ACTIONS TO TAKE:
(1) Which Python package does the lesson use to apply sentiment analysis to Twitter data?
(2) Could you copy the lesson word for word from "THIS CONTENT IS" to "with our courses!"?

══ SOURCE PASSAGE ══

THIS CONTENT IS MOVING!

We are moving our course lessons to an improved textbook series. All of the same content will be improved and available by the end of Spring 2020. While these pages will automagically redirect, you can also visit the links below to check out our new content! Our course landing pages with associated readings and assignments will stay here so you can continue to follow along with our courses!

Lesson 5. Analyze Sentiments Using Twitter Data and Tweepy in Python


Learning Objectives

After completing this tutorial, you will be able to:

  • Explain how text data can be analyzed to identify sentiments (i.e. attitudes) toward a particular subject.
  • Analyze sentiments in tweets.

What You Need

You will need a computer with internet access to complete this lesson.

Sentiment Analysis

Sentiment analysis is a method of identifying attitudes in text data about a subject of interest. It is scored using polarity values that range from 1 to -1. Values closer to 1 indicate more positivity, while values closer to -1 indicate more negativity.

In this lesson, you will apply sentiment analysis to Twitter data using the Python package textblob. You will calculate a polarity value for each tweet on a given subject and then plot these values in a histogram to identify the overall sentiment toward the subject of interest.

Begin by reviewing how to search for and clean tweets that you will use to analyze sentiments in Twitter data.

test - force trigger rebuild

import os
import pandas as pd
import matplotlib.pyplot as plt
import seaborn as sns
import itertools
import collections

import tweepy as tw
import nltk
from nltk.corpus import stopwords
import re
import networkx
from textblob import TextBlob

import warnings
warnings.filterwarnings("ignore")

sns.set(font_scale=1.5)
sns.set_style("whitegrid")

═══
══ DATA LISTING ══

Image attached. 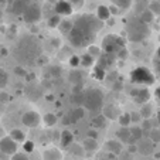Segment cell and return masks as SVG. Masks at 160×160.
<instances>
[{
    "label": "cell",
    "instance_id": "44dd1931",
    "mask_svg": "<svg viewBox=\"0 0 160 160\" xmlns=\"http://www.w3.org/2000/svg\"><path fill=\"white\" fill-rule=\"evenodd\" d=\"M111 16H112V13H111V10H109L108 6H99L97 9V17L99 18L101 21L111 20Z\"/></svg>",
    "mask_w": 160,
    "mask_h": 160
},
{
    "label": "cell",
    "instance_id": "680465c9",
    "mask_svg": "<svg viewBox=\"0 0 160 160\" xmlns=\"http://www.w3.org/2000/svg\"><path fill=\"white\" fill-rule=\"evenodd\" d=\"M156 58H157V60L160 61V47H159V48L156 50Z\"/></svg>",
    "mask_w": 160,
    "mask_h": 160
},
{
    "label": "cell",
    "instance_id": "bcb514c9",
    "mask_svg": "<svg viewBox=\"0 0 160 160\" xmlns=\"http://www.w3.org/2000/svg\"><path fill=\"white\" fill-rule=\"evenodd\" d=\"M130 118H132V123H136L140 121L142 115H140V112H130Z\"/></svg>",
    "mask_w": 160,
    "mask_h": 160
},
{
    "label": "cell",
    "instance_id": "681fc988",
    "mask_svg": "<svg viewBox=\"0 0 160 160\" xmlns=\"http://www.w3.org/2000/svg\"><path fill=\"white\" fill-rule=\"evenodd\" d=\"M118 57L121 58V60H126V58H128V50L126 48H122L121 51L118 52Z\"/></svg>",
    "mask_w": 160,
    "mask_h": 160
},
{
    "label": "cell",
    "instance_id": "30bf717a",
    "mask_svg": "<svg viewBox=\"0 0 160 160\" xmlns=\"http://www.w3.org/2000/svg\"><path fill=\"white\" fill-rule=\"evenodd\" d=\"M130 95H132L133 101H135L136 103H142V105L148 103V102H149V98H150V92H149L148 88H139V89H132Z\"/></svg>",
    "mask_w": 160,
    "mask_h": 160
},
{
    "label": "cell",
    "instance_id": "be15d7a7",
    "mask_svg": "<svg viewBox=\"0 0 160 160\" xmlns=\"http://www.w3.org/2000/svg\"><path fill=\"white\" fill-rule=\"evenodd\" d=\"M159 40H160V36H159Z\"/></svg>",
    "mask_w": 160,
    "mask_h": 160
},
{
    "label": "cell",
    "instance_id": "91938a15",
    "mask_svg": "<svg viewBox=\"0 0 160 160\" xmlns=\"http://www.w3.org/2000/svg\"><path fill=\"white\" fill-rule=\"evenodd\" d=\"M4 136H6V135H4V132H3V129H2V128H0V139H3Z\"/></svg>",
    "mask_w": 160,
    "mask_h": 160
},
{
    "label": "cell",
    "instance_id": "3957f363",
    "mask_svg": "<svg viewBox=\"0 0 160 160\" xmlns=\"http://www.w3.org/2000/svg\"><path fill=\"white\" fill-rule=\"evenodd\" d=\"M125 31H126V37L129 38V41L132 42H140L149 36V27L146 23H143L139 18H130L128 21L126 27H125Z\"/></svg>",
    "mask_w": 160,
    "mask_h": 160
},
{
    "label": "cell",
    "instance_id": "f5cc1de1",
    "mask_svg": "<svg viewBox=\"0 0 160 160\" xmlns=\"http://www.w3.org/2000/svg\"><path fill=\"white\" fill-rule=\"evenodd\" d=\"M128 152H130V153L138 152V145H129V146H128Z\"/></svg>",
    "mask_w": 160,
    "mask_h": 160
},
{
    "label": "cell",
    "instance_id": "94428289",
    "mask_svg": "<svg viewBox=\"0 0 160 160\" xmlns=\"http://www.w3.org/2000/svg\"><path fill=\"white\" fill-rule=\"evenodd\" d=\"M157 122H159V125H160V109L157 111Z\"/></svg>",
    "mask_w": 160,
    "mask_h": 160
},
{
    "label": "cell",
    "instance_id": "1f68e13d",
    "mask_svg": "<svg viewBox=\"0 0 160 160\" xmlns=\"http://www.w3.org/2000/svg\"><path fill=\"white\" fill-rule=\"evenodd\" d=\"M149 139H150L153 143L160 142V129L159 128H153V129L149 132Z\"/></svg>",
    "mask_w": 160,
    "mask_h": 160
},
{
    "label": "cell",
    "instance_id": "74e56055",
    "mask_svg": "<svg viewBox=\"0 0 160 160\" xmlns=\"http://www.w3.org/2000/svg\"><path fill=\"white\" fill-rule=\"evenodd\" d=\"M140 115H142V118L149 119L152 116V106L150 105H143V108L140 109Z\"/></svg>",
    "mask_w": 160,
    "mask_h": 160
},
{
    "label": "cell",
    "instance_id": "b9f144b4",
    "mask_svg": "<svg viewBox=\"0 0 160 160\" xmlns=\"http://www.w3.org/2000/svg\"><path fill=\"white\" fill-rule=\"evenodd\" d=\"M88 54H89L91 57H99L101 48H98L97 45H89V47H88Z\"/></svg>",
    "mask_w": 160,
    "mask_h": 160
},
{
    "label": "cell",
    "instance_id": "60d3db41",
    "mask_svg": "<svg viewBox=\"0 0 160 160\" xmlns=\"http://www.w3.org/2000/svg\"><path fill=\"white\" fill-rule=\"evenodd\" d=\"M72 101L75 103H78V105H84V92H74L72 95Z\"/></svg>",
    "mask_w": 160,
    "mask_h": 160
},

═══

FINAL RESULTS:
(1) The package textblob.

(2)
THIS CONTENT IS MOVING!

We are moving our course lessons to an improved textbook series. All of the same content will be improved and available by the end of Spring 2020. While these pages will automagically redirect, you can also visit the links below to check out our new content! Our course landing pages with associated readings and assignments will stay here so you can continue to follow along with our courses!